Duke, Regeneron, Micronoma Named 2021 Bio-IT World Innovative Practices Winners

July 28, 2021

By Bio-IT World Staff

 

July 28, 2021 | Bio-IT World has announced the 2021 Innovative Practices Awards winners. Grand prize awards were granted to Duke Cancer Institute with University of California, San Francisco, Micronoma, and Regeneron Pharmaceuticals. Pure Storage and the Folding@home project received honorable mention recognition. All four groups will be presenting their projects at the 2021 Bio-IT World Conference & Expo in Boston in September.

Since 2003, Bio-IT World has hosted an elite awards program, highlighting outstanding examples of how technology innovations and strategic initiatives can advance life sciences research, from basic biomedical research to drug development and beyond. The 2021 awards, which recognize work completed during 2020, are particularly noteworthy. This has been a uniquely demanding season for the industry, but once again the Bio-IT World community has excelled.

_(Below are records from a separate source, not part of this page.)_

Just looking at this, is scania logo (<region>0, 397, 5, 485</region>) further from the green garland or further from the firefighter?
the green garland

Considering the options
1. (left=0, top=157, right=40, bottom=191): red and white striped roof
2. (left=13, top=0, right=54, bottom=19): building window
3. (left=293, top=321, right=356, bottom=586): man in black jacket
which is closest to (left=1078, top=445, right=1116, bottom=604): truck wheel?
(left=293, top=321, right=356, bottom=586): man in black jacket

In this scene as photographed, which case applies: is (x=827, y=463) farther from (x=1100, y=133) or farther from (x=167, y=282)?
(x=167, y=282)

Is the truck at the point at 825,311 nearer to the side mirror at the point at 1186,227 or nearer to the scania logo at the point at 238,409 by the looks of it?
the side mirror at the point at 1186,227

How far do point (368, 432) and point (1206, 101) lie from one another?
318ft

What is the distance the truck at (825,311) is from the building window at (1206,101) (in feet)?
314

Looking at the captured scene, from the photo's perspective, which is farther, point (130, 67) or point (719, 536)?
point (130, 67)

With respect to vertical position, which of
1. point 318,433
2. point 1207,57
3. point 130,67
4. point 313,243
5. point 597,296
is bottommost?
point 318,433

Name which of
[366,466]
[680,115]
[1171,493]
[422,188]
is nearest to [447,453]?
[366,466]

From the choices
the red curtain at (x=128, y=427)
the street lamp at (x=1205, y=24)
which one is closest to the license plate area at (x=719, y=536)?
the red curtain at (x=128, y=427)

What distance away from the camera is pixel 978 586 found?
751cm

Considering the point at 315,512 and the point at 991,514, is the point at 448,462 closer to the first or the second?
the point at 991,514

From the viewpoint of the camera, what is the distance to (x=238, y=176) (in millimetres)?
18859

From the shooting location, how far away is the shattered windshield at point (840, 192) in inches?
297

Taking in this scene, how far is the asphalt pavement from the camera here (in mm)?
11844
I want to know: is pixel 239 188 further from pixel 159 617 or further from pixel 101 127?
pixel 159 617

“In a year fraught with challenges, the Bio-IT World community has consistently delivered innovation and solutions to serve both researchers and patients,” said Allison Proffitt, Bio-IT World Editorial Director. “This year, our panel of peer judges chose to highlight machine learning enabling outpatient cancer treatment, approaches to managing CryoEM data, and minimally invasive and precise liquid biopsy. In addition, they gave an honorable mention designation to a project enabling citizen science.”

Representatives from each of the four honorees will be speaking at the Bio-IT World Conference & Expo to share further details about their projects. The event will be held both online and in-person in Boston, September 20-22, 2021.

 

2021 Bio-IT World Innovative Practices Awards Winners

Here are the four chosen entries, as described in their own words.

 

Duke Cancer Institute with University of California, San Francisco

Patients undergoing outpatient radiotherapy (RT) or chemoradiation (CRT) frequently require acute care (emergency department evaluation or hospitalization). This can impact treatment outcomes, patient quality of life and preferences, and costs to patients and the healthcare system, making it a priority to the Centers for Medicare and Medicaid Services. Additionally, the COVID-19 pandemic has served to highlight the importance of improving the management of acute symptoms, given increasing remote communication with patients (frequently through online patient portals), and limitations of hospital and emergency capacity (reducing capacity and resources to deliver acute care). The SHIELD-RT study (ClinicalTrials.gov NCT04277650) demonstrated that ML can be used to direct supplemental clinical evaluations during outpatient cancer RT, reducing acute care in high-risk patients from 22.3% to 12.3%. Routine implementation of this system at the Duke Cancer Institute is underway.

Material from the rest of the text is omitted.